There is some progress globally, but we here, in rural settings, see signs of any progress later and need to put in more effort to actually get our piece. Steps are being done to attract physicians to rural Saskatchewan. The latest one was the announcement of the enhanced Rural Physician Incentive Program (RPIP) aimed at attracting and retaining more family physicians in rural and northern communities across the province.

The total incentive is now up to $200,000 over five years (instead of four), more than four times the amount that was previously offered. Eligibility for the incentive also expanded beyond new graduates and will now include physicians practising in rural and northern communities who have been assessed through the Saskatchewan International Physician Practice Assessment Program.

It sounds like a good plan and a big increase from the $47,000 in total offered before. But will $200,000 be enough to stimulate the rural medical community growth? Time will show. Now that everybody is fighting for their physicians, the cost of having doctors will probably go way up. 

While countries and communities are trying to find ways to ease the crisis, the entire healthcare system may eventually change. How may it look? It's hard to say. I believe there will be more and more digitalization where possible, more virtual contacts for consultations and assessments, more online forms and more initial digital analysis.

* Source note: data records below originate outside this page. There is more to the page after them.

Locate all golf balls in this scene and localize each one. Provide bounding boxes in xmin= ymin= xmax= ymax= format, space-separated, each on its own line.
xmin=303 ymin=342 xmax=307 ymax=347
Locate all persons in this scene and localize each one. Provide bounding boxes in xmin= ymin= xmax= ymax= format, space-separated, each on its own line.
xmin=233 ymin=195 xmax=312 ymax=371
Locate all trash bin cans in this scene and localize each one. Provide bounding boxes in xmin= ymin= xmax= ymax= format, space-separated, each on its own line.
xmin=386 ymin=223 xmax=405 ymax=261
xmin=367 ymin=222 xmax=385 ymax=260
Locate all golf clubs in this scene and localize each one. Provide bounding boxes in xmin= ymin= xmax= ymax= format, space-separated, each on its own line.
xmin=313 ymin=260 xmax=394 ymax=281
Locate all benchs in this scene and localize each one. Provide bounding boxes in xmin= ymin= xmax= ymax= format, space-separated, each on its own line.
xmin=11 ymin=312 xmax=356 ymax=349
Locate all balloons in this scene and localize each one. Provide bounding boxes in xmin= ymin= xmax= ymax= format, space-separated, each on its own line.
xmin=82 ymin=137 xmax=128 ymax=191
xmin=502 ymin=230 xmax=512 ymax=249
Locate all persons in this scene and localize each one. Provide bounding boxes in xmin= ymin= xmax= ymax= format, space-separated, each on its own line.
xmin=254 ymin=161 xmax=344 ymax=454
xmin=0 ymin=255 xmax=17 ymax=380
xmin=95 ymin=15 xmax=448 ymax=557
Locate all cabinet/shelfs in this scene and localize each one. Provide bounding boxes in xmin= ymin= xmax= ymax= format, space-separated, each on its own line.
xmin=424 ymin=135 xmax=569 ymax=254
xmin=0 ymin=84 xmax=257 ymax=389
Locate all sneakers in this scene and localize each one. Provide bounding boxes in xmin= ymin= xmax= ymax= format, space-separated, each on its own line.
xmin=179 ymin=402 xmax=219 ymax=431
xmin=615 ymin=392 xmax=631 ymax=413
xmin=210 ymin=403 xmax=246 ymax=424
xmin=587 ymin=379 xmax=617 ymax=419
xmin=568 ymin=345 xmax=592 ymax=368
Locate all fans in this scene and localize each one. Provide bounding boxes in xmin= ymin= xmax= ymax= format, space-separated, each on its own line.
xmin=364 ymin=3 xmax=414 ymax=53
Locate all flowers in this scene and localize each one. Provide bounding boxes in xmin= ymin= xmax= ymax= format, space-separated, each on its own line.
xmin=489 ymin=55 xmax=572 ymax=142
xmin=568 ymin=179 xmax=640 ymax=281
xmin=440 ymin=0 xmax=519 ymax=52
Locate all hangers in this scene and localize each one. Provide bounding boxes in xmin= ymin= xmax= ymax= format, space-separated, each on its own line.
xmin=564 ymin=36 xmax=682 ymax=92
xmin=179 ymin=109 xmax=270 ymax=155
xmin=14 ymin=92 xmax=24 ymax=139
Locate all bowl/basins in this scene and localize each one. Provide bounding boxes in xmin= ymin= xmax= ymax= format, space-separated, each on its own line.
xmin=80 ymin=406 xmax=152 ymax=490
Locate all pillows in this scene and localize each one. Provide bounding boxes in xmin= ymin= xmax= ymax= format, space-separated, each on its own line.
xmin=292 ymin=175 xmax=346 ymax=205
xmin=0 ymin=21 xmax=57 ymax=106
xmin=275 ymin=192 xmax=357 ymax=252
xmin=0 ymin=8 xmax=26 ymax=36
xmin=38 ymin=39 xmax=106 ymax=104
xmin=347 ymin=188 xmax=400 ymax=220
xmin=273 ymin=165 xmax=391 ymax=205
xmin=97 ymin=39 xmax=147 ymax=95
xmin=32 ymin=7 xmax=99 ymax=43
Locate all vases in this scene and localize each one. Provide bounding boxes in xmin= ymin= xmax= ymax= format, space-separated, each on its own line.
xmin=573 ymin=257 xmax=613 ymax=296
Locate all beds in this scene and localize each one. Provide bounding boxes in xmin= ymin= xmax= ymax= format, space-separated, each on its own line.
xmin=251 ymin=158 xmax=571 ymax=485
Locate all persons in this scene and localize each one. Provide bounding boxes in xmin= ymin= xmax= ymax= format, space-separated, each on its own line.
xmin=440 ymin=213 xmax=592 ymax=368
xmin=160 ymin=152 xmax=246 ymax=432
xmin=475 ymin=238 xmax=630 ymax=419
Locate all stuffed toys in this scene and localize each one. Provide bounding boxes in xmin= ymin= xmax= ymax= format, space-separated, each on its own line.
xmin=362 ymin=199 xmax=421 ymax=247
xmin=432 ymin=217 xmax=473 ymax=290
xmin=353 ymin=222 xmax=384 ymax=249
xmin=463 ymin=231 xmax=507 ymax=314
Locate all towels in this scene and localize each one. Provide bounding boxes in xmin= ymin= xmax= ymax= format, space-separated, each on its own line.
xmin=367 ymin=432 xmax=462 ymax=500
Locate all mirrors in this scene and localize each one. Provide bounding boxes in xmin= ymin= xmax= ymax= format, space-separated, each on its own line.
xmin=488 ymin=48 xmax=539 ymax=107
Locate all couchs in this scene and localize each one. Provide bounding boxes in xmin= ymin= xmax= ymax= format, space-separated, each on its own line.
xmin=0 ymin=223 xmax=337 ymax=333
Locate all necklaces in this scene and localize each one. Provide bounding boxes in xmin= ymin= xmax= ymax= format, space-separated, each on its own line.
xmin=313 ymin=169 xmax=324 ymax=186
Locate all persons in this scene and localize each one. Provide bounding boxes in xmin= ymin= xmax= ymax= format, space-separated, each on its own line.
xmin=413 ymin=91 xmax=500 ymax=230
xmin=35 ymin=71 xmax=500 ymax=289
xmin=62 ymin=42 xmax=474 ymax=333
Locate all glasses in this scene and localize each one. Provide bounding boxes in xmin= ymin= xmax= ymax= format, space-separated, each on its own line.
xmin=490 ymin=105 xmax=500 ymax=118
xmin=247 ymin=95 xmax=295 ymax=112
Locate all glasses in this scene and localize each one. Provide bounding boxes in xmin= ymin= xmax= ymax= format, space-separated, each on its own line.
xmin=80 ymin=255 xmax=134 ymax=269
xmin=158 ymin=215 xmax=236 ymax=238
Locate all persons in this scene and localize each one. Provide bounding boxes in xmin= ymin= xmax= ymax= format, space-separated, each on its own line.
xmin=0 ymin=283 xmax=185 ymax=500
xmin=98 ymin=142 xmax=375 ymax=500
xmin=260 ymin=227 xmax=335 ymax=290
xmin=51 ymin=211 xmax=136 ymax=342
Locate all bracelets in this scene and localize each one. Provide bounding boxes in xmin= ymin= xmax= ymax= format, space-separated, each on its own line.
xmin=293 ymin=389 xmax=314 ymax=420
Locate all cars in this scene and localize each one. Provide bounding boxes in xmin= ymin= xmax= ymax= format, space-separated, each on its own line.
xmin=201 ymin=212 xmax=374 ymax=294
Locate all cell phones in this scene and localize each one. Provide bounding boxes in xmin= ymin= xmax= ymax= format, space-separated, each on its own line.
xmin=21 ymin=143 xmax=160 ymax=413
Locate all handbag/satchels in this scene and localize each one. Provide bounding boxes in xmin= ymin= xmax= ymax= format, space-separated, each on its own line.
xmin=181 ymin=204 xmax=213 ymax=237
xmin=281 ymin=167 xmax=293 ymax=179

AI will probably be able to take over some of the tasks soon, but definitely not all of them, not even the majority. And as long as we want to live bright and long lives, we'll need a healthcare system with doctors and nurses.

The Canadian Medical Association developed their solutions to the healthcare crisis. Their suggestion list includes the expansion of a team-based approach so that more patients have timely access to family doctors, creation of a national health human resource strategy to rebuild the country's health workforce, improvement of workforce data collection across the system to track ongoing gaps, investment into the new training and education infrastructure, and introduction of pan-Canadian licensure to allow for better physician mobility.

Their recommendations also include scaling up virtual care and leveraging the promise of artificial intelligence to improve access to care.

When and if implemented, these measures may reverse the situation long term. Other solutions will be found along the way. But in the meantime, I feel that the most useful thing to do is to take the best care possible of our health and well-being, so that at least some stress is off the system.